Upon seeing social and mainstream media reports, said Mbalula, he phoned the sheriff and asked if it was necessary to stage “a movie” outside the ANC head office and to what end.
“When I was in Algeria people said Mbalula ran away … I called the sheriff and said what is this movie you are organising. He said ‘no, this is not a movie, the truck was just passing’,” said Mbalula.
“I said what is your problem, what is this movie you are organising there at Luthuli House with some truck there. How can you come with a small truck which can probably fit just one table. They come here for that movie and Mahlengi [Bhengu-Motsiri] must explain the whole day.
“At the end of the day, if we are found by the apex court that we must pay, we will pay these thugs. But how do we pay a debt that does not exist.”
Mbalula said the party was heading to Braamfontein as the last resort in the protracted legal wrangle with Ezulweni, because certain key evidence was ignored by the Supreme Court of Appeals (SCA) in Mangaung, Free State.
No contractual obligation
He added that it was fact that he, as then head of elections in 2019, as well as Paul Mashatile as finance boss never entered into a contractual obligation with the company.
Instead, Mbalula claimed, it was two junior staffers, one who worked in his office who connived and colluded with Ezulweni to “defraud the ANC”.
Mbalula said there was no way the ANC would ever procure election posters amounting to R102-million that Ezulweni claims it is owed.
The ANC had long taken steps to absolve itself from the claimed debt, he said, through the commissioning of a forensic investigation.

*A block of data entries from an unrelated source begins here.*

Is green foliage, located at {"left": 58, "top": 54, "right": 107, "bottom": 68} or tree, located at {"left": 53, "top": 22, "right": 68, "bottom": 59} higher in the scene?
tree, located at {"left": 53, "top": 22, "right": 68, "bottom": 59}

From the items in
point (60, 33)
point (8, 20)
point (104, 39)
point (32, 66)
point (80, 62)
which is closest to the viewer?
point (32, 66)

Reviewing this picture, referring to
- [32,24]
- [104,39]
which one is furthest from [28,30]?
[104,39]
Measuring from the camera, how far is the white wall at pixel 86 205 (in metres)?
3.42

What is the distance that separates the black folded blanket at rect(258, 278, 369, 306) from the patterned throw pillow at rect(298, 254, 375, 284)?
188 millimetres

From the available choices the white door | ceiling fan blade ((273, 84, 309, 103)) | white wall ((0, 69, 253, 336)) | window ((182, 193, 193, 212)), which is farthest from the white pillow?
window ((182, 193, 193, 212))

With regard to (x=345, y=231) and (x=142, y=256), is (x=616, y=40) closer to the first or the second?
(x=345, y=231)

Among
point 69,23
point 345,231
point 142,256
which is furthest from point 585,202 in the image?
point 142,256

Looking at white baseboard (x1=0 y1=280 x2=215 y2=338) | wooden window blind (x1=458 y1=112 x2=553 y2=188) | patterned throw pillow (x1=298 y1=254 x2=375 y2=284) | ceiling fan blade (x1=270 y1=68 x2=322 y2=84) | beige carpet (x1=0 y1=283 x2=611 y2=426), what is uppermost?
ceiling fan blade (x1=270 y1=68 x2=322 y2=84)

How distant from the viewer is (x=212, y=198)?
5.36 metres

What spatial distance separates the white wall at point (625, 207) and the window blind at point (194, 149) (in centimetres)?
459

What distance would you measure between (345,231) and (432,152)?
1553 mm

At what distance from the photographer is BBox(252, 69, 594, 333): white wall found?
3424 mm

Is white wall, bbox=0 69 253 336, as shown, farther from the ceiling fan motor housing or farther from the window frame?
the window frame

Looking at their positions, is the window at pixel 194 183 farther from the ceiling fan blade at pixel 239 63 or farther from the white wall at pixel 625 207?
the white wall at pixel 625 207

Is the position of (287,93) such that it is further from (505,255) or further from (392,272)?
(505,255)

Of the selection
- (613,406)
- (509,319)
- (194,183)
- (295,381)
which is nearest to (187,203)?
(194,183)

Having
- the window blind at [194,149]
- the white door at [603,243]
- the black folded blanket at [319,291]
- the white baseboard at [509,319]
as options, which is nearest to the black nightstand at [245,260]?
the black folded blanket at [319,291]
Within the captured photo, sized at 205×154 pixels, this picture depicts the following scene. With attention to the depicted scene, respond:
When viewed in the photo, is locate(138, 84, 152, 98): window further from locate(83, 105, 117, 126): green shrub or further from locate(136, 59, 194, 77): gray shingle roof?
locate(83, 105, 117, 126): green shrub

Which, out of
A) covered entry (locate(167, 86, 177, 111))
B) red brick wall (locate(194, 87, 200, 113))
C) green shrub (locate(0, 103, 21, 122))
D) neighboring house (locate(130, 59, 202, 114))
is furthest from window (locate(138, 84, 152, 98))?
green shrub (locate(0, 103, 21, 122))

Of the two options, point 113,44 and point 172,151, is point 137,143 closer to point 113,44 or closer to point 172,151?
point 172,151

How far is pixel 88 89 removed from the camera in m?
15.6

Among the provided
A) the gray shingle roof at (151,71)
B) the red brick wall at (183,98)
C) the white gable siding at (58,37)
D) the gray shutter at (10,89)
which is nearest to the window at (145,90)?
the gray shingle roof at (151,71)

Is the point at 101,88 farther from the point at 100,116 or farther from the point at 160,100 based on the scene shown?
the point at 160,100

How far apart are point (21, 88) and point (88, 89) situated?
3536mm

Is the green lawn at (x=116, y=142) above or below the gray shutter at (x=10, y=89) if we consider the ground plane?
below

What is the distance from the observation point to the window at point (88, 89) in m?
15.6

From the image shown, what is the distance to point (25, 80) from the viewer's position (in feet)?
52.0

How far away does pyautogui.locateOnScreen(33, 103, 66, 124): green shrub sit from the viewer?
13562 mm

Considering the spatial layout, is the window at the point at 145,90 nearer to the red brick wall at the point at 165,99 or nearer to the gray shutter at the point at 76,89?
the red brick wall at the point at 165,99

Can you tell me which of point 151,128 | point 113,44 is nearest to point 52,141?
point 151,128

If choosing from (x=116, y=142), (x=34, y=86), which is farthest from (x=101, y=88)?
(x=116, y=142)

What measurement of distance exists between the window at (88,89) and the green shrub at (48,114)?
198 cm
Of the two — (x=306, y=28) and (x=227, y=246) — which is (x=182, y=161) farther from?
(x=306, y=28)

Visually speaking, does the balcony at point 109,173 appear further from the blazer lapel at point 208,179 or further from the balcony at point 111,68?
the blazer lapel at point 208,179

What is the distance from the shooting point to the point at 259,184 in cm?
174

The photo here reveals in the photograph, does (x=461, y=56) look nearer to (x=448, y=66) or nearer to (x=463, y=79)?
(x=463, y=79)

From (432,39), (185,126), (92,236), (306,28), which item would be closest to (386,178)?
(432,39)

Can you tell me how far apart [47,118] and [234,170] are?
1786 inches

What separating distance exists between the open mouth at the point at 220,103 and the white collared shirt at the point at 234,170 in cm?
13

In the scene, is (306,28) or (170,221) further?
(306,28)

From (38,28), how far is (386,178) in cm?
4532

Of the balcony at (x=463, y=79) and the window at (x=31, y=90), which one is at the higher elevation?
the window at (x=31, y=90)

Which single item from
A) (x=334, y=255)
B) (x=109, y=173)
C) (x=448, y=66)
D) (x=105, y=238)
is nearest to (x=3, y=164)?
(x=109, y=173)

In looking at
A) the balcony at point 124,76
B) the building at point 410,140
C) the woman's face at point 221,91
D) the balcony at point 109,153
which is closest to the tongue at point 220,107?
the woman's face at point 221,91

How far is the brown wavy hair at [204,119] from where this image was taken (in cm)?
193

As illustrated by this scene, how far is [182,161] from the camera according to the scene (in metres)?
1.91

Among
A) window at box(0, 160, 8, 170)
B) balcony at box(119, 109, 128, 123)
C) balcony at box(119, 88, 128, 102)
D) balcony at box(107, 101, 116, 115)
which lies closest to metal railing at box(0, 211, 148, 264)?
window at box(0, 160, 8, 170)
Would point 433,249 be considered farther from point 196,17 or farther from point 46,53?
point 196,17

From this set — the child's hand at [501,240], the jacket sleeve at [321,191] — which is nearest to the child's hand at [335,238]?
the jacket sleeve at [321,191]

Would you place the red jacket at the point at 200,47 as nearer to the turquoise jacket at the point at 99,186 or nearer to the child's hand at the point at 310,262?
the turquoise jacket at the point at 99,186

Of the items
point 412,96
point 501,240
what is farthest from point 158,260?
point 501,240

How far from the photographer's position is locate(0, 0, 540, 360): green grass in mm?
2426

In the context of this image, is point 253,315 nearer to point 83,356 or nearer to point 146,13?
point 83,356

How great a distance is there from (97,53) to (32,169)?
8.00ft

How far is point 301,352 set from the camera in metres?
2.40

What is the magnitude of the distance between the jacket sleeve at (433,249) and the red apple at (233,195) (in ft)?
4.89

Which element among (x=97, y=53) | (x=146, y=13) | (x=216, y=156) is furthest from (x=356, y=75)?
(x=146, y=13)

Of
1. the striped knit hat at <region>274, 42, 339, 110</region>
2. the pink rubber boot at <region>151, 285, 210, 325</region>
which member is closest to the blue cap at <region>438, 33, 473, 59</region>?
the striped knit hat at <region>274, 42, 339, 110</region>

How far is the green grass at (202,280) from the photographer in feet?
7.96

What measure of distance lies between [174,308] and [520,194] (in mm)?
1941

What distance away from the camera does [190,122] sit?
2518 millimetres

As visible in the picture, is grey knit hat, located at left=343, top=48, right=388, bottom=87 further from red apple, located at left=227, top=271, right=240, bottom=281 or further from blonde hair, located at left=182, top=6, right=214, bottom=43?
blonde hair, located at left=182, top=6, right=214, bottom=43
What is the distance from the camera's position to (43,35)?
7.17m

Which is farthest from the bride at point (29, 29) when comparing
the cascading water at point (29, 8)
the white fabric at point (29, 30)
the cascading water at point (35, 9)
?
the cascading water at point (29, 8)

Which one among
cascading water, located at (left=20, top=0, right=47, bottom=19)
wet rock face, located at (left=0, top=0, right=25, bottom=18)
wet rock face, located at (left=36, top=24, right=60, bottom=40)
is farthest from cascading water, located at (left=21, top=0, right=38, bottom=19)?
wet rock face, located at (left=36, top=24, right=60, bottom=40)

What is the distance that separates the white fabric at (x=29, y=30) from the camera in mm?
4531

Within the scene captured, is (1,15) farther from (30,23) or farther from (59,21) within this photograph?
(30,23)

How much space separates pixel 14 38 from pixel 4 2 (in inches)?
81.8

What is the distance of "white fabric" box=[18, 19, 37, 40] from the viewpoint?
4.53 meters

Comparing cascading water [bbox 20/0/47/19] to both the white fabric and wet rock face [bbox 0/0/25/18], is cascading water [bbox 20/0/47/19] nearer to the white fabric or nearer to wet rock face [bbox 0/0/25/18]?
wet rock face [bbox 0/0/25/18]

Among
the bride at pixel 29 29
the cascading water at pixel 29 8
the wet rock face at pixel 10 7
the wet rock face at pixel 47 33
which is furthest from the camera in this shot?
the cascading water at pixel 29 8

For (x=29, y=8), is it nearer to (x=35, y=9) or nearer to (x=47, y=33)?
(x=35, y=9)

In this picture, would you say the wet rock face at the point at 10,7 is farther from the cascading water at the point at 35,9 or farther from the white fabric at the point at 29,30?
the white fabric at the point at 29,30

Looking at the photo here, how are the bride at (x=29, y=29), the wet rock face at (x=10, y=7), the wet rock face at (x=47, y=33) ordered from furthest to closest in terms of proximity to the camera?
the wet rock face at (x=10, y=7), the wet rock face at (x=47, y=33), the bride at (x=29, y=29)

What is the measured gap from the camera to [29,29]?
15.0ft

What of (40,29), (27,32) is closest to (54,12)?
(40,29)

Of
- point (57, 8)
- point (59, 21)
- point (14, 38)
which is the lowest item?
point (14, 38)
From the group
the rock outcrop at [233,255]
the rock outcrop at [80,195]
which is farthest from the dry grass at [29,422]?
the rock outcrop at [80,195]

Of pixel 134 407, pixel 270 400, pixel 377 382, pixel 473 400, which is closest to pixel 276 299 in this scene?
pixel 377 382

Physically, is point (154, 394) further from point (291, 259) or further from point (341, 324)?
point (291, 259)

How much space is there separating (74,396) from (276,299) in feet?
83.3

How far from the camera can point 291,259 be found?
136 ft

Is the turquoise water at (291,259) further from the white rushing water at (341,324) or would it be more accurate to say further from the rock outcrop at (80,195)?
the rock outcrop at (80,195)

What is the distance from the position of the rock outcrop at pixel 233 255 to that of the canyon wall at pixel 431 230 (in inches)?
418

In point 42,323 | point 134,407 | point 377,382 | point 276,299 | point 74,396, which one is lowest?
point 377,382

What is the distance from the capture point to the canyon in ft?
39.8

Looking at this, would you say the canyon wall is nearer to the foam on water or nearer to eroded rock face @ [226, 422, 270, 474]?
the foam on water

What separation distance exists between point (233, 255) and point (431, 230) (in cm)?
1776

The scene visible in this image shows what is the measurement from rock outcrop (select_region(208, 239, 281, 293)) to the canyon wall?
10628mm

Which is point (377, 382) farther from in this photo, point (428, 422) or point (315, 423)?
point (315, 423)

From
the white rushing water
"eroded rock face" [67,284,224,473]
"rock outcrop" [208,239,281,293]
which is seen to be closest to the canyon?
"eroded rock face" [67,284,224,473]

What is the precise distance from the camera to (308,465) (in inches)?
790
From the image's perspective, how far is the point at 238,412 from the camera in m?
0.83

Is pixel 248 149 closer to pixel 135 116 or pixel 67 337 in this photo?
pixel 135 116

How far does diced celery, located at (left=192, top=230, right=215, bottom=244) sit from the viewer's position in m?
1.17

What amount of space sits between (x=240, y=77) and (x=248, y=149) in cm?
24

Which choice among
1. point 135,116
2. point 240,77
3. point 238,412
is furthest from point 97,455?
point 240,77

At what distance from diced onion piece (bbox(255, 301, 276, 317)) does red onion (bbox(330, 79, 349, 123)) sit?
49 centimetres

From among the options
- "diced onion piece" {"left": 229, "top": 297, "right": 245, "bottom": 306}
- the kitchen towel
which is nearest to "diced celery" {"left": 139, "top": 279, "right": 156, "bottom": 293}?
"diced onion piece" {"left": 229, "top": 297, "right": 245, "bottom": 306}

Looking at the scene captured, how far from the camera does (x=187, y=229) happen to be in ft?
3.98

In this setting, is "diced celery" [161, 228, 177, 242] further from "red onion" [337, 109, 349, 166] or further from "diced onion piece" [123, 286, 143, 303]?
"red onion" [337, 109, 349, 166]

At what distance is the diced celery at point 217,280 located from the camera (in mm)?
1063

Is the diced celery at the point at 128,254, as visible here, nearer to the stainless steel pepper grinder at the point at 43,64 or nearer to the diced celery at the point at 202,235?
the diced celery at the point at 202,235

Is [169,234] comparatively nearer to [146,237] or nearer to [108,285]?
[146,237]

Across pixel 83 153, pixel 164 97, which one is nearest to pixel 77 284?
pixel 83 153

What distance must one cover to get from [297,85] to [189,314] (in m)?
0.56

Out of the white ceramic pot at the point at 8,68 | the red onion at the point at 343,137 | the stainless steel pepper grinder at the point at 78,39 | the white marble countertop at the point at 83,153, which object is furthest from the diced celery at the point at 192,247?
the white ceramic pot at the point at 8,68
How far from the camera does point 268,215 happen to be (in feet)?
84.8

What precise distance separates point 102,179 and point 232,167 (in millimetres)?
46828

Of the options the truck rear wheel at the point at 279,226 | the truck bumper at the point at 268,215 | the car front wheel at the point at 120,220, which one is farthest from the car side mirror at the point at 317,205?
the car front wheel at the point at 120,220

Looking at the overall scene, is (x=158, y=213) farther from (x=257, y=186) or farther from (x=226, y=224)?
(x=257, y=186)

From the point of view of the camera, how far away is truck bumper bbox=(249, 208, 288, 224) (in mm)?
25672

He said an investigation found that the two junior staffers had engaged in criminality and were bribed by Ezulweni, and that this is information the ANC sought to brought before court as evidence.
However, he continued, the SCA rejected the evidence, which he believes has direct impact to clear the ANC from the saga.
“It is not for the first time that people are conniving with our staff members to make money out of the organisation that is poor as the ANC.
“Now we must part with millions of rands that we could be using to pay people that have genuinely rendered services to the organisation.
“That is our battle with these people who have sat down, empowered by our staff members to defraud the ANC.”